By Gavin McEwan - Local Democracy Reporter

Making Herefordshire join up with neighbouring counties could backfire for the county, opposition figures have warned.

Herefordshire is vulnerable to pressure to merge due to its relatively small population of under 200,000, less than half that of its English neighbours.

Unveiling its English Devolution White Paper just before Christmas, the government said it would “make devolution the default setting across a range of policy areas” including housing, transport, education and skills.

But Deputy Prime Minister Angela Rayner said that for most areas, the proposals “will mean creating councils with a population of 500,000 or more”, though “there may be exceptions to ensure new structures make sense for an area”.

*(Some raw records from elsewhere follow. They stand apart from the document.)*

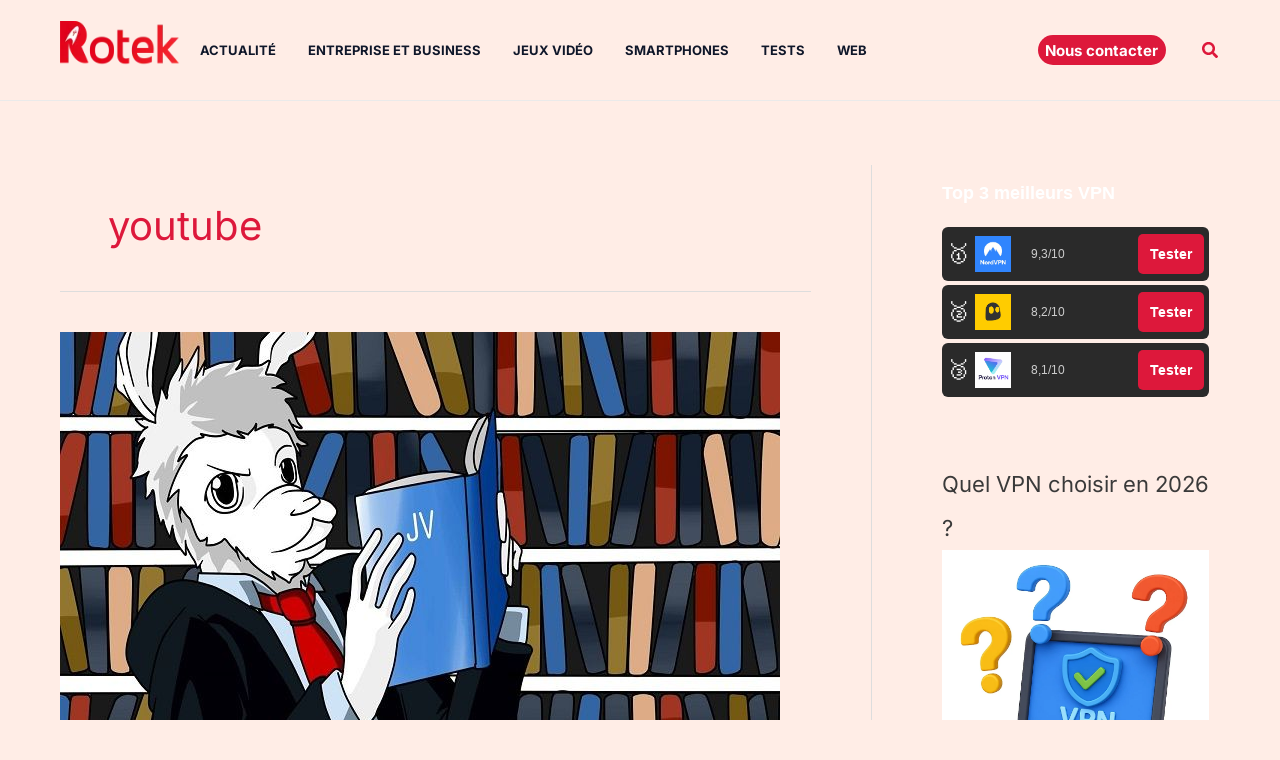

--- FILE ---
content_type: text/html; charset=utf-8
request_url: https://www.google.com/recaptcha/api2/aframe
body_size: 267
content:
<!DOCTYPE HTML><html><head><meta http-equiv="content-type" content="text/html; charset=UTF-8"></head><body><script nonce="gSD3Enu0AvNnMVFoUkcRXg">/** Anti-fraud and anti-abuse applications only. See google.com/recaptcha */ try{var clients={'sodar':'https://pagead2.googlesyndication.com/pagead/sodar?'};window.addEventListener("message",function(a){try{if(a.source===window.parent){var b=JSON.parse(a.data);var c=clients[b['id']];if(c){var d=document.createElement('img');d.src=c+b['params']+'&rc='+(localStorage.getItem("rc::a")?sessionStorage.getItem("rc::b"):"");window.document.body.appendChild(d);sessionStorage.setItem("rc::e",parseInt(sessionStorage.getItem("rc::e")||0)+1);localStorage.setItem("rc::h",'1769282216011');}}}catch(b){}});window.parent.postMessage("_grecaptcha_ready", "*");}catch(b){}</script></body></html>

--- FILE ---
content_type: application/javascript; charset=utf-8
request_url: https://fundingchoicesmessages.google.com/f/AGSKWxWaZ0vyxc0CQGKYeHRjUDY-bk0VvjygbMAbnzMeNgjcJbWVuZ3nwTWixcJQTakjHPlOLV_WnwBXqosyoRimEDRmaatcbABVeXmZAFvt9NPykk9mgekNeJyOGlI8r45zsImxsUxJu9GGYWK-T3LIeOtpmLRQp0Qw6KwmdHZb3YgpB5oSOsGlGaDbaj4Y/__valueclick./layerad.auid=-adtrack./pageear_
body_size: -1290
content:
window['a922c5a1-813c-4435-b7f1-3abdfa587189'] = true;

Conservative MP for Hereford and South Herefordshire Jesse Norman said he was “instinctively very nervous about further top-down reorganisations of local government, as any sane human being should be”.

“The risk is that here we have yet another piece of half-baked, botched and hasty legislation from the new government,” he said.

North Herefordshire Green MP Ellie Chowns was also asked to comment.

Herefordshire Council wrote to the government last September saying it would rather remain as a single, non-mayoral authority.

Its chief executive Paul Walker later assured councillors: “If devolution goes ahead, the council will exist as it does now and will continue to provide the same services.”

Any decision to form devolution partnerships with neighbouring counties “is a decision for all elected councillors, with officers here to advise”, he added.

Conservative councillor Bruce Baker said at the time: “If it does happen, I can virtually guarantee that being a small authority we will be the losers, especially if we get lumped with a dead loss of an authority somewhere else.”

He said he also worried that a future regional mayor “could cancel tricky decisions we want to introduce”.

Neighbouring Gloucestershire County Council is currently considering whether to back a “Three Counties” authority with Herefordshire and Worcestershire under a single mayor. But the other two must first merge into unitary (single-tier) counties, as Herefordshire is already.

Herefordshire Council has meanwhile been looking the other way, having begun regional meetings under a “Marches Forward Partnership” with Shropshire, Powys and Monmouthshire.

But Mr Walker said this partnership “wouldn’t fit well with the devolution framework because of the English-Welsh nature of the arrangement”.

Herefordshire was part of a joint authority with Worcestershire between 1974 and 1998 – when according to many recollections, it very much had the junior role.